Task:
Please rewrite every line of the listing below, replacing "red shutter" with "orange shutter" and keeping everything else the same. Leave the pictures out of your answer.

Dataset excerpts:
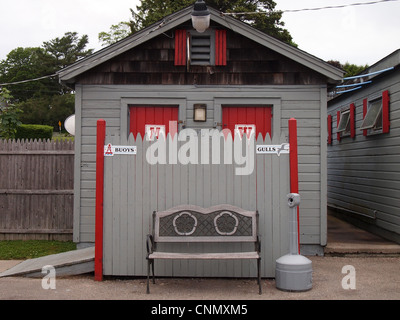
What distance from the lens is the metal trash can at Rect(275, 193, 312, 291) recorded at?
596 centimetres

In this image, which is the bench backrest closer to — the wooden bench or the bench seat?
the wooden bench

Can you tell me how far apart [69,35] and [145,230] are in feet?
226

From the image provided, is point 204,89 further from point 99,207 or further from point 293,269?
point 293,269

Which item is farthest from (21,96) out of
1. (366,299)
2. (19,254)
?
(366,299)

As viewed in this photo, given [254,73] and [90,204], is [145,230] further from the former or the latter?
[254,73]

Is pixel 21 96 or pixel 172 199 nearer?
pixel 172 199

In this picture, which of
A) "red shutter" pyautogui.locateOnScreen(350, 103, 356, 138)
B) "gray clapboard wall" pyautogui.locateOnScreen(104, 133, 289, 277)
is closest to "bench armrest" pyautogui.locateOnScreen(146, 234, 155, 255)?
"gray clapboard wall" pyautogui.locateOnScreen(104, 133, 289, 277)

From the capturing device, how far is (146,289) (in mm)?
6148

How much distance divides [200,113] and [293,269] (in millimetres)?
3859

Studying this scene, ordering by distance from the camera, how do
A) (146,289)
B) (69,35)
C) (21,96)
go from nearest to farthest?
(146,289) < (21,96) < (69,35)

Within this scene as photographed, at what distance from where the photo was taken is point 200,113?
8.88 meters

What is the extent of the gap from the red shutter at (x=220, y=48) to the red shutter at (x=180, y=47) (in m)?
0.59

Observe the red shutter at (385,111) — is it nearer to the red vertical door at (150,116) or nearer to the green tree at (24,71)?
the red vertical door at (150,116)

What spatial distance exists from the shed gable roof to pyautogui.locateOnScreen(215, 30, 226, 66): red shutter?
7.5 inches
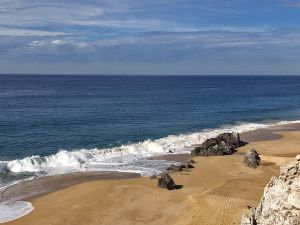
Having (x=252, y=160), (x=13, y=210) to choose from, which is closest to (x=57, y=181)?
(x=13, y=210)

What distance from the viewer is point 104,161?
1813 inches

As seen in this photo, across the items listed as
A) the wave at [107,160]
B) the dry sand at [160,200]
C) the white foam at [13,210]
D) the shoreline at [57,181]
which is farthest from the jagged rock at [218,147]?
the white foam at [13,210]

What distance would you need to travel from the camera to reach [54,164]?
44.9 meters

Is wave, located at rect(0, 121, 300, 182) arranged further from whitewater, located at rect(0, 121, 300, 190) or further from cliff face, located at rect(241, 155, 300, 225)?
cliff face, located at rect(241, 155, 300, 225)

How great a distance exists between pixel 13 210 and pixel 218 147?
76.0 ft

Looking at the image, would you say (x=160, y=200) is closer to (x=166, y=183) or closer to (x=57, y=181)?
(x=166, y=183)

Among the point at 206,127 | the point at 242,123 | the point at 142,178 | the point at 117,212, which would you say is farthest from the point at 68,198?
the point at 242,123

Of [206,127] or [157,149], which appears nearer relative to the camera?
[157,149]

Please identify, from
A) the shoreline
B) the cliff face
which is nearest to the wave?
the shoreline

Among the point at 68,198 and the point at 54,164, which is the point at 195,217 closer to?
the point at 68,198

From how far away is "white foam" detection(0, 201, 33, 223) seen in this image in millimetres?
29020

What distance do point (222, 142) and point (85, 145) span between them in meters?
16.3

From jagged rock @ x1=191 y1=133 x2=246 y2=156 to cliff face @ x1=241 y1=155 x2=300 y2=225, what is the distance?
28.6 meters

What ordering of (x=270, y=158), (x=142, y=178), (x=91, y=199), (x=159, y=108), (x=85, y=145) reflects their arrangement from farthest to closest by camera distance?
(x=159, y=108) → (x=85, y=145) → (x=270, y=158) → (x=142, y=178) → (x=91, y=199)
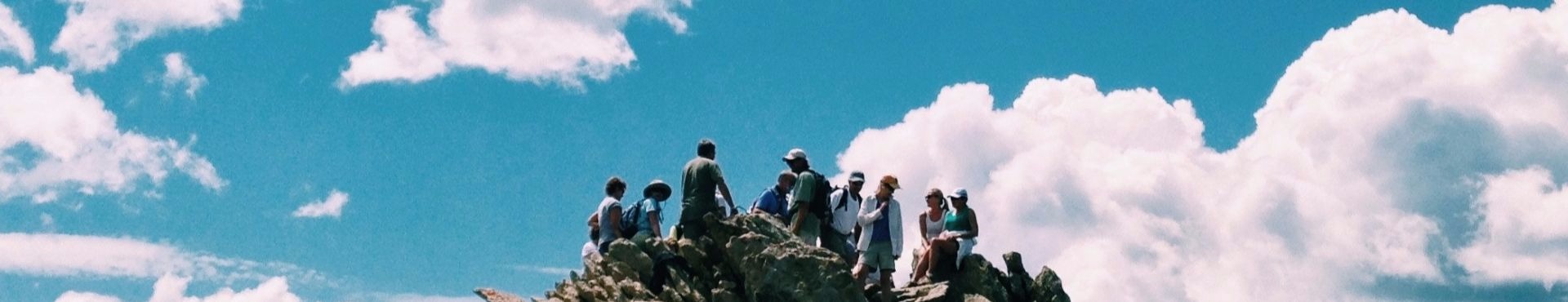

Worked solution:
What distance from the lens is the metal trash can at Rect(275, 193, 312, 291) recorded at?
596 centimetres

In this image, which is the bench backrest closer to — the wooden bench or the bench seat?
the wooden bench

Can you tell me how far apart [69,35] and [145,230] are in feet?
226

From the image provided, is point 204,89 further from point 99,207 or further from point 293,269?
point 293,269

Which item is farthest from (21,96) out of
1. (366,299)
2. (19,254)
?
(366,299)

As viewed in this photo, given [254,73] and [90,204], is [145,230] further from the former or the latter?
[254,73]

Is pixel 21 96 or pixel 172 199 nearer?
pixel 172 199

In this picture, which of
A) "orange shutter" pyautogui.locateOnScreen(350, 103, 356, 138)
B) "gray clapboard wall" pyautogui.locateOnScreen(104, 133, 289, 277)
is closest to "bench armrest" pyautogui.locateOnScreen(146, 234, 155, 255)?
"gray clapboard wall" pyautogui.locateOnScreen(104, 133, 289, 277)

From the capturing device, how far is (146,289) (in mm)?
6148

How much distance divides [200,113] and [293,269] (in millimetres)?
3859

Studying this scene, ordering by distance from the camera, how do
A) (146,289)
B) (69,35)
C) (21,96)
go from nearest to farthest?
(146,289) < (21,96) < (69,35)

Within this scene as photographed, at what distance from where the photo was taken is point 200,113?
8.88 meters

What is the extent of the gap from the orange shutter at (x=220, y=48) to the orange shutter at (x=180, y=47) (in m)?
0.59

Observe the orange shutter at (385,111) — is it nearer to the red vertical door at (150,116) or nearer to the green tree at (24,71)?
the red vertical door at (150,116)

What spatial distance exists from the shed gable roof to pyautogui.locateOnScreen(215, 30, 226, 66): orange shutter?
7.5 inches
Having (x=252, y=160), (x=13, y=210) to choose from, which is closest to (x=57, y=181)?
(x=13, y=210)

What distance from the viewer is point 104,161?
1813 inches

As seen in this photo, across the items listed as
A) the wave at [107,160]
B) the dry sand at [160,200]
C) the white foam at [13,210]
D) the shoreline at [57,181]
which is farthest from the jagged rock at [218,147]?
the white foam at [13,210]

What distance would you need to travel from the camera to reach [54,164]?
44.9 meters

Is wave, located at rect(0, 121, 300, 182) arranged further from whitewater, located at rect(0, 121, 300, 190) or further from cliff face, located at rect(241, 155, 300, 225)?
cliff face, located at rect(241, 155, 300, 225)

How great a distance exists between pixel 13 210 and pixel 218 147?
76.0 ft

Looking at the image, would you say (x=160, y=200) is closer to (x=166, y=183) or closer to (x=57, y=181)?
(x=166, y=183)

Among the point at 206,127 | the point at 242,123 | the point at 142,178 | the point at 117,212, which would you say is farthest from the point at 68,198?
the point at 242,123

Of [206,127] or [157,149], which appears nearer relative to the camera?
[157,149]

Please identify, from
A) the shoreline
B) the cliff face
which is nearest to the wave?
the shoreline

Among the point at 68,198 and the point at 54,164, which is the point at 195,217 closer to?
the point at 68,198

From how far away is "white foam" detection(0, 201, 33, 223) seen in this image in millimetres?
29020

What distance do point (222, 142) and point (85, 145) span between them in meters?
16.3

From jagged rock @ x1=191 y1=133 x2=246 y2=156 to cliff face @ x1=241 y1=155 x2=300 y2=225, what is the distance?
28.6 meters

What ordering of (x=270, y=158), (x=142, y=178), (x=91, y=199), (x=159, y=108), (x=85, y=145) reflects their arrangement from farthest to closest by camera distance?
(x=159, y=108) → (x=85, y=145) → (x=270, y=158) → (x=142, y=178) → (x=91, y=199)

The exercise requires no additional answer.